Course-work was then submitted to centrally designated "moderator" teachers who judged its acceptability. Presumably, the Education Ministry had some basis for deciding which teachers understood the national objectives well enough to serve in this capacity. They were awarded a modest stipend for their services, though rank-and-file teachers were paid nothing. Along with each assignment, departments submitted evaluation criteria, or "mark schemes," that tailored the scoring of the specific assignment to the overall measurement of the national assessment criteria. This would show how the scoring of the particular assignment fit into the overall scheme of national assessment objectives. If, for example, four levels of understanding were delineated for a particular question and if ten points was possible as a high score, the following might be the mark scheme on a particular question testing the national assessment objective of dealing with historical evidence:
LEVEL 1: Comprehension of source (1-2 points)
For example, student can extract plausible if only partly relevant information from source, or can extract specific related information from more than one source.
LEVEL 2: Simple interpretation and evaluation (3-4 points)
For example, student can classify type of source, comment on nature and tone of information provided, or can comment on plausibility of source.
LEVEL 3: Supported interpretation/ evaluation of source (5-7 points)
For example, student can evaluate source by general sense of the period, in terms of author's situation or purpose, or by process of cross-referencing; can use source as evidence, not as information.
LEVEL 4: Full appreciation of the nature of historical evidence (8-10 points)
For example, student can recognize that accounts may vary because of the nature of the sources upon which they draw; can identify the relationship of the historian to the object of study; can recognize the nature of historical proof.

▶ **Source material**

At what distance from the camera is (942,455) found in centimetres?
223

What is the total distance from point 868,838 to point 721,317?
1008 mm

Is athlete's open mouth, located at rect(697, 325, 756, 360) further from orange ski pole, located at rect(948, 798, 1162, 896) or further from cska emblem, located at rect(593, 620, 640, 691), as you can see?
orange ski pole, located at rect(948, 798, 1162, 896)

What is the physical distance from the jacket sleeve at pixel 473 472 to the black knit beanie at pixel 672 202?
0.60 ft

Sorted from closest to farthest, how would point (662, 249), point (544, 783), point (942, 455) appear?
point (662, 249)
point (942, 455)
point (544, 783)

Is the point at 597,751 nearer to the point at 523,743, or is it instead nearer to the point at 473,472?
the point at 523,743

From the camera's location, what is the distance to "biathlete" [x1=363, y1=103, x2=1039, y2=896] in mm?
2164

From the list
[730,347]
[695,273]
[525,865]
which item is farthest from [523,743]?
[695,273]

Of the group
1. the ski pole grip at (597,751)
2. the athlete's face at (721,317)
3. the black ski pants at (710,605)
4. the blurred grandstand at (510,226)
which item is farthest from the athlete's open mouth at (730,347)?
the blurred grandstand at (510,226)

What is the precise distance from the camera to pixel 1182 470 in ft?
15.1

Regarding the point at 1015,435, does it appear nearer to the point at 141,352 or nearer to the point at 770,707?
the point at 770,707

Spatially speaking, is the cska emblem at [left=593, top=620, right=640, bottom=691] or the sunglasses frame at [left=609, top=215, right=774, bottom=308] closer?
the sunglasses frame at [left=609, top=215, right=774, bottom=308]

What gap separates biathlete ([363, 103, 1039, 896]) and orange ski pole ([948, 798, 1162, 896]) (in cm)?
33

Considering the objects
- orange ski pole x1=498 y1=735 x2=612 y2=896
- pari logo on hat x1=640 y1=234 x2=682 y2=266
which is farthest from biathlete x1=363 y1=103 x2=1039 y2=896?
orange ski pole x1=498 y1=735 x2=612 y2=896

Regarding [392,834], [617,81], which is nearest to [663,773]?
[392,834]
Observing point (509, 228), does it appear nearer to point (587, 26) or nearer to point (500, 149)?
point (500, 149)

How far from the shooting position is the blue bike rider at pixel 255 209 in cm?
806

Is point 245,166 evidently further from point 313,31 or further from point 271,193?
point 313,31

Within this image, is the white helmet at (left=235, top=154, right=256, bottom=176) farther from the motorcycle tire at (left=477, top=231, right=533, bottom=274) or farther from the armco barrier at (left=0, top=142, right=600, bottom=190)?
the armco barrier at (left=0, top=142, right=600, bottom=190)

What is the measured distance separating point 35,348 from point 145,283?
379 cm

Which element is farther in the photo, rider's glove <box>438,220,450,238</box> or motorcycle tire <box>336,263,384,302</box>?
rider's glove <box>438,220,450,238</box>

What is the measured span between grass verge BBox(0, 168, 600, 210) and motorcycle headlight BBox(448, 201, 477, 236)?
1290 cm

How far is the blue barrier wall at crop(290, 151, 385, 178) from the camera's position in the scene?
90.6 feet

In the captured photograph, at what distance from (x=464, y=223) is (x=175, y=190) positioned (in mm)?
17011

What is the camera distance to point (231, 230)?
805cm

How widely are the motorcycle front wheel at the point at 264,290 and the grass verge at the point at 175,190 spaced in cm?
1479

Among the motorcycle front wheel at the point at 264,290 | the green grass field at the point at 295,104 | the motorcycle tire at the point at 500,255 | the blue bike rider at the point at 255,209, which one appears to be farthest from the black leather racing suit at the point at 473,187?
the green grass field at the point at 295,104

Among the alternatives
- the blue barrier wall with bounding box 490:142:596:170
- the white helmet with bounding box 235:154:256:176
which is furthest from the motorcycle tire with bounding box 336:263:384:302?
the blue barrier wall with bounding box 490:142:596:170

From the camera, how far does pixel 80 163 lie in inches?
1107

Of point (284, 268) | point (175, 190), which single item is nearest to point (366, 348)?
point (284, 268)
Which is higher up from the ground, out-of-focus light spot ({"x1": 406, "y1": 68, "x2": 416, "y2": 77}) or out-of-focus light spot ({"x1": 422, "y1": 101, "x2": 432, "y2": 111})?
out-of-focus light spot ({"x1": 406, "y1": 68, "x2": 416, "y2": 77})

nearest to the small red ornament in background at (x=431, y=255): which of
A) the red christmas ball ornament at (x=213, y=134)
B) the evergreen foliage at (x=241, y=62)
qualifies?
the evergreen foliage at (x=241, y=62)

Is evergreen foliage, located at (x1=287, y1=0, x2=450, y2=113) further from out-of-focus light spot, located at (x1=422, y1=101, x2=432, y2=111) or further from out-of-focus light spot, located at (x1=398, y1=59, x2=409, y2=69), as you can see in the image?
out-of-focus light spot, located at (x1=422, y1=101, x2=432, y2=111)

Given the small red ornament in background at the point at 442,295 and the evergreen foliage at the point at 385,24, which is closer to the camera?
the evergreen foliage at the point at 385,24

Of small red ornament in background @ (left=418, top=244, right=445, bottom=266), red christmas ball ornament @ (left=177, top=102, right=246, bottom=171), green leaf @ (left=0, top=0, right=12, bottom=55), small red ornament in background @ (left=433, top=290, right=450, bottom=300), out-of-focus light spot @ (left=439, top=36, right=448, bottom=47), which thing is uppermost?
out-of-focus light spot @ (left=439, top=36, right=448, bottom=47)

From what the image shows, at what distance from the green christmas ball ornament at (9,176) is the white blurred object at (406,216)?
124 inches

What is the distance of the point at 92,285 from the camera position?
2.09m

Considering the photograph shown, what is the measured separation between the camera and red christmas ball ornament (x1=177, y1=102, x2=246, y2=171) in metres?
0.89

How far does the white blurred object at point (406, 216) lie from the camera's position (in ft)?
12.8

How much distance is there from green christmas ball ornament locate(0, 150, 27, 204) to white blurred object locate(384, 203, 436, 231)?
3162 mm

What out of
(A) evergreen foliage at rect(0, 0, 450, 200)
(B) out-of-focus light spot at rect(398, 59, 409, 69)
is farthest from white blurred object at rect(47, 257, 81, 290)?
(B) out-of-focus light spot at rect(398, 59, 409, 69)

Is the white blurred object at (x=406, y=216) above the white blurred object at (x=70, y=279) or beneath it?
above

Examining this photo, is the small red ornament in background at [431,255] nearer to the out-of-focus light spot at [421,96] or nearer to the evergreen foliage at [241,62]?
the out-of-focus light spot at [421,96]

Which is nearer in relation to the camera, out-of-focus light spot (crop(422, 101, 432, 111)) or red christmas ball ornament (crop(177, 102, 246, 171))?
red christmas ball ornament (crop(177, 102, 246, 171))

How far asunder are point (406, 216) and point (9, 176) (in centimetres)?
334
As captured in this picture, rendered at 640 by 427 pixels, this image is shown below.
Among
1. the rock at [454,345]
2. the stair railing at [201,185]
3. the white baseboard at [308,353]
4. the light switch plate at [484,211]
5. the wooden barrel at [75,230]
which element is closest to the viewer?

▶ **Tasks to perform**
1. Using the passage on course-work and mark schemes, answer these:
(a) Who judged whether submitted course-work was acceptable?
(b) How much were rank-and-file teachers paid?
(c) What point range is given for LEVEL 3 of the mark scheme?
2. Copy the records word for word, from the line containing "Which is nearer" through the end of the records.

▶ **Answers for the exercise**
1.
(a) Centrally designated "moderator" teachers.
(b) Nothing.
(c) 5-7 points.

2.
Which is nearer in relation to the camera, out-of-focus light spot (crop(422, 101, 432, 111)) or red christmas ball ornament (crop(177, 102, 246, 171))?
red christmas ball ornament (crop(177, 102, 246, 171))

How far asunder are point (406, 216) and point (9, 176) (in centimetres)?
334
As captured in this picture, rendered at 640 by 427 pixels, this image is shown below.
Among
1. the rock at [454,345]
2. the stair railing at [201,185]
3. the white baseboard at [308,353]
4. the light switch plate at [484,211]
5. the wooden barrel at [75,230]
which element is closest to the viewer?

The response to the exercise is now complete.